Instructions to follow
In the material below, the lines from the one containing "Котоматрица: Неправильные у" through the one containing "Vera Wenkert as Walkyre" are to be given again exactly, ends included, and no others.

--- START ---

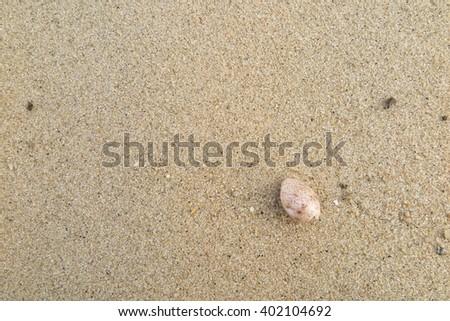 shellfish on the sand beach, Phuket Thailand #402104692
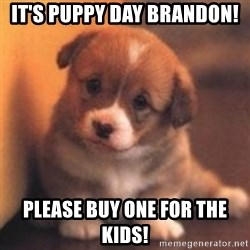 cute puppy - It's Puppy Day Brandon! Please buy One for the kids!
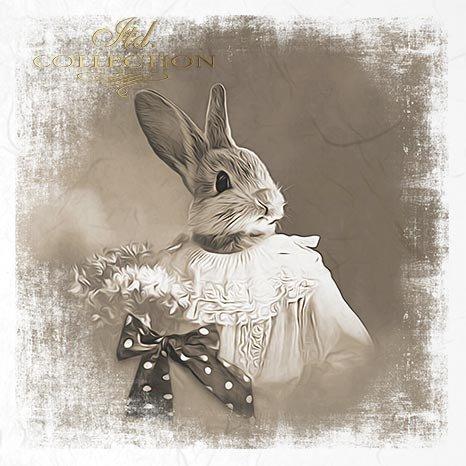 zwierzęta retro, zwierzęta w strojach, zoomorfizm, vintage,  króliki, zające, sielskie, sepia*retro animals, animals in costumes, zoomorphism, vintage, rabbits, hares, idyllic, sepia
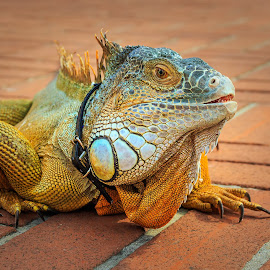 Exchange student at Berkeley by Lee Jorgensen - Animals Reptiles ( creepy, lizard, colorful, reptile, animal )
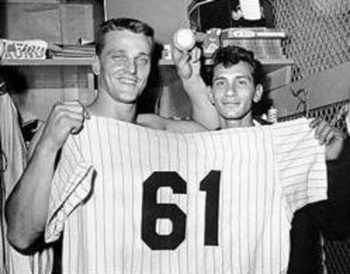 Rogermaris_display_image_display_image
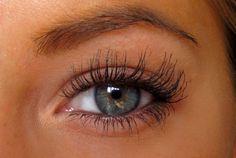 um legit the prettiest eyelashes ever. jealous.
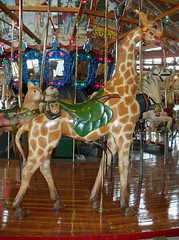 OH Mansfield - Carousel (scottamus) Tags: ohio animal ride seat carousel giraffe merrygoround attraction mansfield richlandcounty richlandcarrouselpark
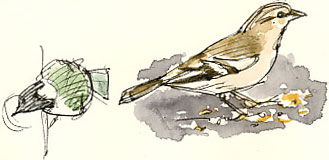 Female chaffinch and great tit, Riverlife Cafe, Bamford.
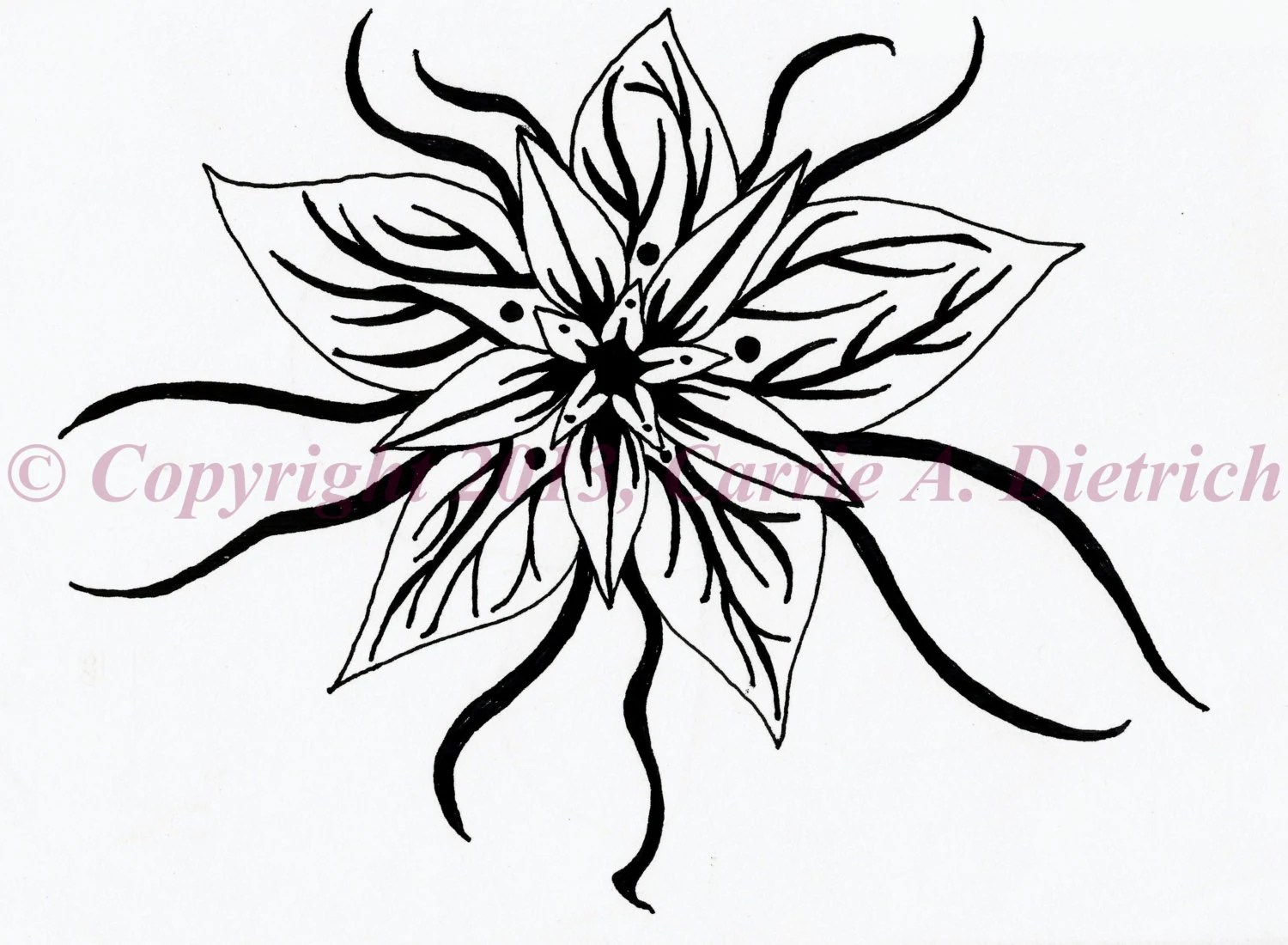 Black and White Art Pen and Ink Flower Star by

--- END ---
--- START ---

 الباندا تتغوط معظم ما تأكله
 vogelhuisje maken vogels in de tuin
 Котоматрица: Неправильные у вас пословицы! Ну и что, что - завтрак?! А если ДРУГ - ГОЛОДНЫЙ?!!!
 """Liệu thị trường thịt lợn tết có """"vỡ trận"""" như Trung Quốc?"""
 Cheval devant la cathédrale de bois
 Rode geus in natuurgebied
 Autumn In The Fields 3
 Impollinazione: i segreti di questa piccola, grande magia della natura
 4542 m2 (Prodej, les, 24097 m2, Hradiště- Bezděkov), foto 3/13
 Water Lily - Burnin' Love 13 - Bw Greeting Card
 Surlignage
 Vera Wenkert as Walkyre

--- END ---

Task solution
 Котоматрица: Неправильные у вас пословицы! Ну и что, что - завтрак?! А если ДРУГ - ГОЛОДНЫЙ?!!!
 """Liệu thị trường thịt lợn tết có """"vỡ trận"""" như Trung Quốc?"""
 Cheval devant la cathédrale de bois
 Rode geus in natuurgebied
 Autumn In The Fields 3
 Impollinazione: i segreti di questa piccola, grande magia della natura
 4542 m2 (Prodej, les, 24097 m2, Hradiště- Bezděkov), foto 3/13
 Water Lily - Burnin' Love 13 - Bw Greeting Card
 Surlignage
 Vera Wenkert as Walkyre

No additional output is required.